Forderte im letzten Jahr der ehemalige Verfassungsrichter Winfried Hassemer eine Diskussion über Datenschutz und darüber, was Privatsphäre überhaupt bedeute, so ist diese Debatte nun da. Darauf bezog sich Baum und forderte einen Kampf gegen die Gleichgültigkeit, die sich in dem Satz »Ich habe nichts zu verbergen« ausdrücke. Es gehe jetzt um die Zukunft der informationellen Selbstbestimmung. Personenbezogene Angaben, die einmal mit modernen Kommunikationsverfahren, wie bei Google, gesammelt seien, blieben für immer gespeichert: »Es gibt keine Trennung mehr in öffentlichen und nichtöffentlichen Bereich. Das ist eine Zäsur, die die Grundrechte betrifft.« Schon jetzt gebe es Algorithmen, die automatisch Persönlichkeitsprofile erstellen könnten. Baum konstatierte erfreut, dass sich Widerstand gegen den Abbau des Datenschutzes formiere.

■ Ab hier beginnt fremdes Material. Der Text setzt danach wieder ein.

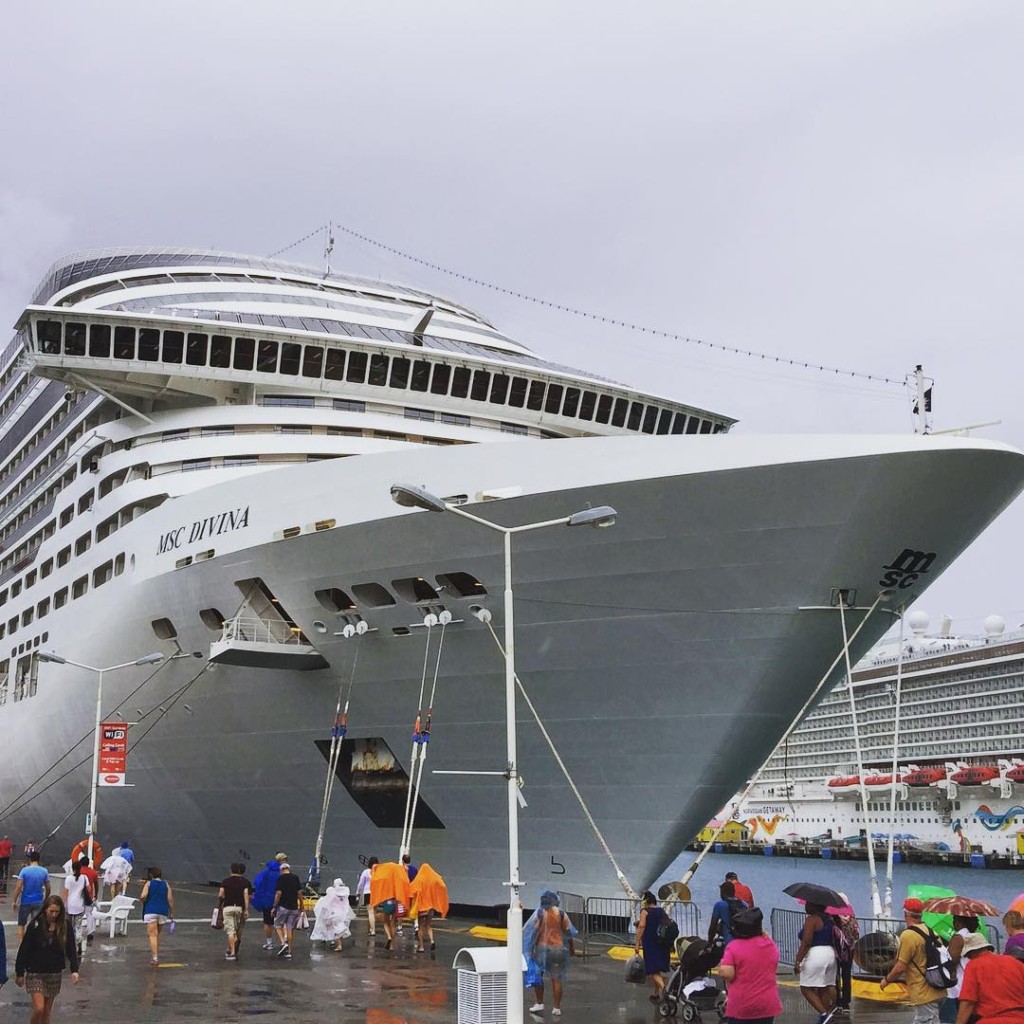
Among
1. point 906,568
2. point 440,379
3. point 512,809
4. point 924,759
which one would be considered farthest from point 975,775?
point 512,809

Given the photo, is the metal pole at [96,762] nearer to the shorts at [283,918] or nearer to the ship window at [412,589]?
the shorts at [283,918]

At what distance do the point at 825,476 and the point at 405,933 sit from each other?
29.9 ft

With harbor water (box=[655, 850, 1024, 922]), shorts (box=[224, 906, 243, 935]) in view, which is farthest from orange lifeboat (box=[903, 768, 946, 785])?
shorts (box=[224, 906, 243, 935])

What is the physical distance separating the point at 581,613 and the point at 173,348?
1057 cm

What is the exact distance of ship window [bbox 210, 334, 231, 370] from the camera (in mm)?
22000

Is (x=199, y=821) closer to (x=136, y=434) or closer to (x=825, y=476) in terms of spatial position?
(x=136, y=434)

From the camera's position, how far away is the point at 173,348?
22.2m

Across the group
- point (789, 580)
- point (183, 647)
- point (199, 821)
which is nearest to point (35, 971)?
point (789, 580)

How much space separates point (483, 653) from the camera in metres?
16.8

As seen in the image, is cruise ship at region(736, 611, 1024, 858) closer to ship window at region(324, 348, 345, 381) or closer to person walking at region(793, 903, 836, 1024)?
ship window at region(324, 348, 345, 381)

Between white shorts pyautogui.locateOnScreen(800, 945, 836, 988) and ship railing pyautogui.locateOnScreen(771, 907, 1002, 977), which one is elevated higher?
white shorts pyautogui.locateOnScreen(800, 945, 836, 988)

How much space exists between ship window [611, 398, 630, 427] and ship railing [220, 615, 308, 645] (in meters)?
8.60

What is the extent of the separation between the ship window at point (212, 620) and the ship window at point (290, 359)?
190 inches

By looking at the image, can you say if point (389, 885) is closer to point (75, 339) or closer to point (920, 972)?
point (920, 972)
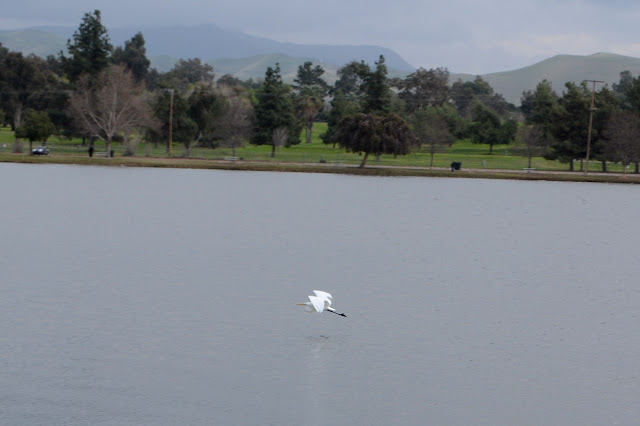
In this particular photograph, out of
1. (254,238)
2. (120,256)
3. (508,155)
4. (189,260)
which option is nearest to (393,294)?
(189,260)

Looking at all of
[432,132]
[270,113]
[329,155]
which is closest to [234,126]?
[270,113]

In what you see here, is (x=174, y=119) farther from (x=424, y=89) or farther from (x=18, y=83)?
(x=424, y=89)

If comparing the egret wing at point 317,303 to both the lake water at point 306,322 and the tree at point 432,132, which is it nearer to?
the lake water at point 306,322

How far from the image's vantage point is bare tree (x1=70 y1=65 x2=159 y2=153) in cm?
9619

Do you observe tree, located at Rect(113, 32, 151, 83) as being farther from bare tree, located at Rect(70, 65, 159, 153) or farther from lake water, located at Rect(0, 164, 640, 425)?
lake water, located at Rect(0, 164, 640, 425)

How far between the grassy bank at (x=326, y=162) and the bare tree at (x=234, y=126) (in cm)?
202

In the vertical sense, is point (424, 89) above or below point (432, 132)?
above

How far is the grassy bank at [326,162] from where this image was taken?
91.0m

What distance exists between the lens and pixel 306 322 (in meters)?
22.1

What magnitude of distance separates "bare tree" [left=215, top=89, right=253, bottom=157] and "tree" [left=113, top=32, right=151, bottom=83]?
7382 cm

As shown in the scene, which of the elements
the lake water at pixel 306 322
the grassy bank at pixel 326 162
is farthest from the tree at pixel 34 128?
the lake water at pixel 306 322

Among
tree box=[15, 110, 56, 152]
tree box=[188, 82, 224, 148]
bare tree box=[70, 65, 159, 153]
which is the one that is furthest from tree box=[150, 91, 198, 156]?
tree box=[15, 110, 56, 152]

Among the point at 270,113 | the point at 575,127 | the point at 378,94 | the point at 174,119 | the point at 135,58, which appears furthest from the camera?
the point at 135,58

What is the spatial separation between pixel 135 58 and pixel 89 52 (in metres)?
66.0
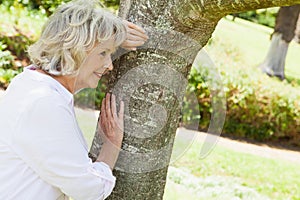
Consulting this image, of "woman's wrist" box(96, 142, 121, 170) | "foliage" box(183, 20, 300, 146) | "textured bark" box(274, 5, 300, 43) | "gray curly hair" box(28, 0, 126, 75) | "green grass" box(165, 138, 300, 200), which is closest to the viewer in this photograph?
"gray curly hair" box(28, 0, 126, 75)

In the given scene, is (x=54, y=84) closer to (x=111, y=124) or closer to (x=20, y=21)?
(x=111, y=124)

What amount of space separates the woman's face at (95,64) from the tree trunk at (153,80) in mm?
188

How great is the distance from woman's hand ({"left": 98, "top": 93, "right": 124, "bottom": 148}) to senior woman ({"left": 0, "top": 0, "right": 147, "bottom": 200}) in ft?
0.58

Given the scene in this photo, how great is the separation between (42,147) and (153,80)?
0.64 metres

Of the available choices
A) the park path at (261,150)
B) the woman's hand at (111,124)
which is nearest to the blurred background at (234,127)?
the park path at (261,150)

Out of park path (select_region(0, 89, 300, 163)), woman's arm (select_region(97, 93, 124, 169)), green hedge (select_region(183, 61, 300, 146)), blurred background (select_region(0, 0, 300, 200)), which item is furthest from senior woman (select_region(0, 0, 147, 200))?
green hedge (select_region(183, 61, 300, 146))

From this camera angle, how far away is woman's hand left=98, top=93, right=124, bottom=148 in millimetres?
2250

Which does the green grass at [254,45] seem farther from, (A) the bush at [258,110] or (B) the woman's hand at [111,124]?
(B) the woman's hand at [111,124]

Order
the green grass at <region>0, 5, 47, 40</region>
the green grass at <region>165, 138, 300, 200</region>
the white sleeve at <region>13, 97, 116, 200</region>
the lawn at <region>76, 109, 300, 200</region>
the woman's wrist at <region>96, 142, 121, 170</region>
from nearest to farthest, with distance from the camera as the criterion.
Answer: the white sleeve at <region>13, 97, 116, 200</region> < the woman's wrist at <region>96, 142, 121, 170</region> < the lawn at <region>76, 109, 300, 200</region> < the green grass at <region>165, 138, 300, 200</region> < the green grass at <region>0, 5, 47, 40</region>

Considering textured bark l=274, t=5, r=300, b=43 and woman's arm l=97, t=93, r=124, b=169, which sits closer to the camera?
woman's arm l=97, t=93, r=124, b=169

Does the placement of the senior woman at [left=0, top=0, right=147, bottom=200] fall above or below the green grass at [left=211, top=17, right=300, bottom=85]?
above

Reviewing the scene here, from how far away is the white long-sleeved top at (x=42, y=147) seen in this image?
72.9 inches

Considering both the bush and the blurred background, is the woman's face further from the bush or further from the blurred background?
the bush

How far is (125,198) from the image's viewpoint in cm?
241
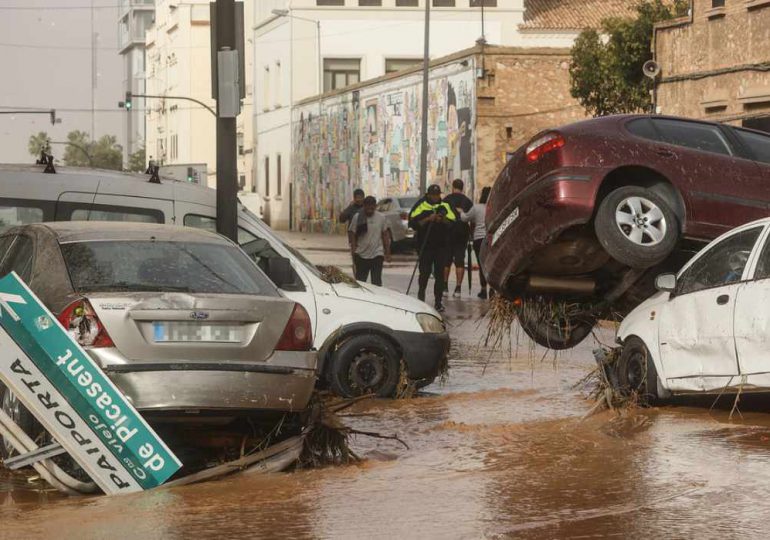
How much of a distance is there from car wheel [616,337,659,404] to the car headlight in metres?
1.53

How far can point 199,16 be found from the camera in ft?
351

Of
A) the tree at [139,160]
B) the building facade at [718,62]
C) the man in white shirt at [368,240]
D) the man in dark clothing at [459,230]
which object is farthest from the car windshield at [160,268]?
the tree at [139,160]

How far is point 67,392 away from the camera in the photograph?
8.21 m

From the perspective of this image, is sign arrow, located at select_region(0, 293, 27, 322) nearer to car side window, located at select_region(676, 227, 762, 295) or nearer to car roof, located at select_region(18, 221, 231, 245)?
car roof, located at select_region(18, 221, 231, 245)

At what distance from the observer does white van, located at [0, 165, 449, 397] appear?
12789 mm

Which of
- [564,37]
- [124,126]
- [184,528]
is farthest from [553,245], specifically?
[124,126]

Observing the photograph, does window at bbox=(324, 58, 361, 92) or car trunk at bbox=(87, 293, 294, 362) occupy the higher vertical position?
window at bbox=(324, 58, 361, 92)

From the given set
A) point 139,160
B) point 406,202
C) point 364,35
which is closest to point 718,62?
point 406,202

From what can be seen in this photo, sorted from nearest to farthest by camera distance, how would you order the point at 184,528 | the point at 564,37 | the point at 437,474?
the point at 184,528 → the point at 437,474 → the point at 564,37

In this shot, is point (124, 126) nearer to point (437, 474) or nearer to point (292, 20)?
point (292, 20)

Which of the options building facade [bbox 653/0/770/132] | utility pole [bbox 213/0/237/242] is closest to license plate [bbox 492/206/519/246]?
utility pole [bbox 213/0/237/242]

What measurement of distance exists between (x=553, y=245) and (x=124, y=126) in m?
168

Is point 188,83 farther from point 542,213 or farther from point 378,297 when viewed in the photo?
point 542,213

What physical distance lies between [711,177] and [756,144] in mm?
804
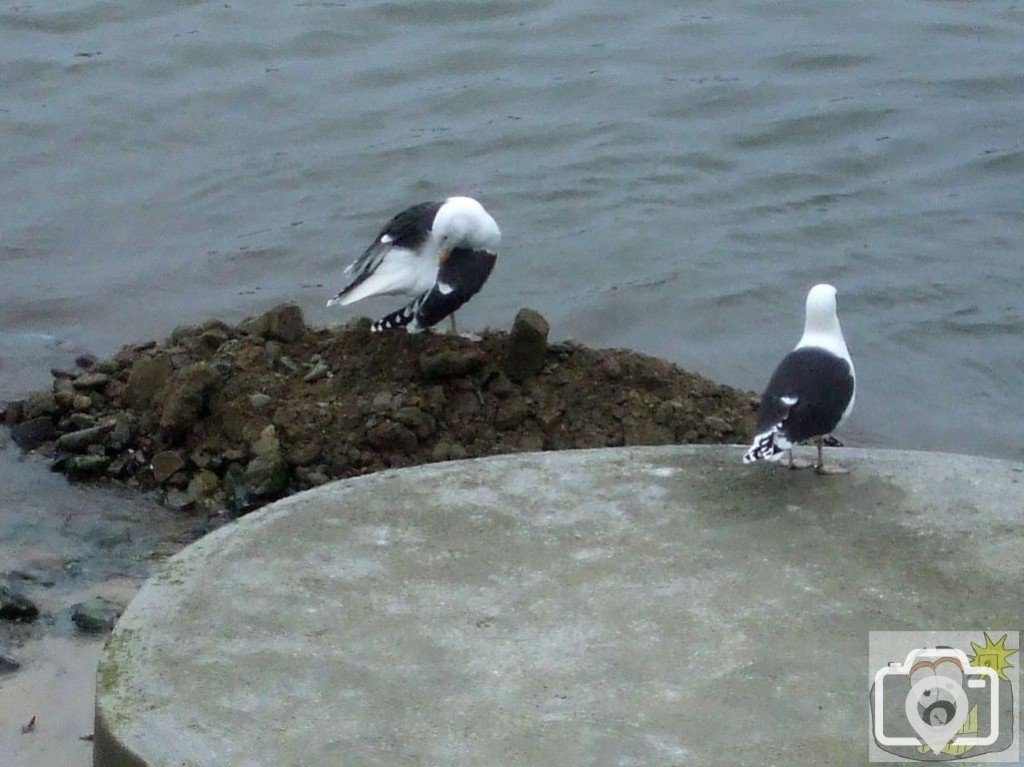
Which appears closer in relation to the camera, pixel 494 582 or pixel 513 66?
pixel 494 582

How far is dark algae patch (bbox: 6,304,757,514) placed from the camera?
6492 mm

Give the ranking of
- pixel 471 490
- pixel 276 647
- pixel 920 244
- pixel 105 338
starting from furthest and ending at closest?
pixel 920 244
pixel 105 338
pixel 471 490
pixel 276 647

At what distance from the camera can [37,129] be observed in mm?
12836

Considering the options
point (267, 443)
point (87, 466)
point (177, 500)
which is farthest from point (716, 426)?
point (87, 466)

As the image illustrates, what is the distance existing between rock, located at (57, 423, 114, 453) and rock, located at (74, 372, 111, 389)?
393mm

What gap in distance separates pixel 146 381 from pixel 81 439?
0.37 m

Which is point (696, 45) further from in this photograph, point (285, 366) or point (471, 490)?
point (471, 490)

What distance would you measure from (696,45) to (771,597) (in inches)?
393

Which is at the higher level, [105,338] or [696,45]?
[696,45]

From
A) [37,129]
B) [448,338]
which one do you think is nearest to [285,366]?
[448,338]

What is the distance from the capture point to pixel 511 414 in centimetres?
654

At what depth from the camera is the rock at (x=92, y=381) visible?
7.23 m

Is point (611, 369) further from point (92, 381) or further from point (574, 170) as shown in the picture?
point (574, 170)

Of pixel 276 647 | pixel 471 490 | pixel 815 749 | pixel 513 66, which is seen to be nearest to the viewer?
pixel 815 749
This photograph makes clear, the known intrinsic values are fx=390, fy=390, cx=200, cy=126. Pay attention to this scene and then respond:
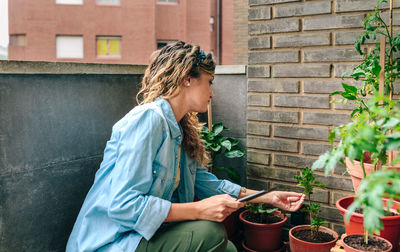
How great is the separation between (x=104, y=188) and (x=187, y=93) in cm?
59

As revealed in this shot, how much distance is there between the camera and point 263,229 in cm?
254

Die Bürger müssten aber auch lernen, mit eigenen Daten vorsichtiger umzugehen.

Der Grundrechte-Report belegt erneut massive Eingriffe gegen die Grundrechte durch Behörden, wie bei der mittlerweile routinemäßigen Videoaufzeichnung von Demonstrationen, die das Versammlungsrecht untergräbt. Gravierende Mängel gibt es bei der Umsetzung des ohnehin auf Rudimente reduzierten Asylrechts. Marei Pelzer von Pro Asyl berichtet, dass noch immer Asylsuchende nach Griechenland abgeschoben werden, obwohl das Bundesverfassungsgericht Abschiebungen nach Griechenland ausgesetzt hat. Das dortige Asylsystem ist Pelzer zufolge »desaströs«. Beachtung finden auch Grundrechtsverletzungen, die nicht auf deutschem Boden stattfinden, wie die Tötung von Zivilpersonen bei der Bombardierung zweier Tanklaster in Kunduz im September 2009. Auch beim ohnehin fragwürdigen Einsatz der Bundesmarine gegen die Piraterie vor Somalia werden Grundrechte missachtet. Der Piraterie verdächtige Personen werden nicht den deutschen Strafverfolgungsbehörden überstellt, sondern nach Kenia ausgeliefert, wo weder ein rechtsstaatliches Verfahren noch erträgliche Haftbedingungen existieren.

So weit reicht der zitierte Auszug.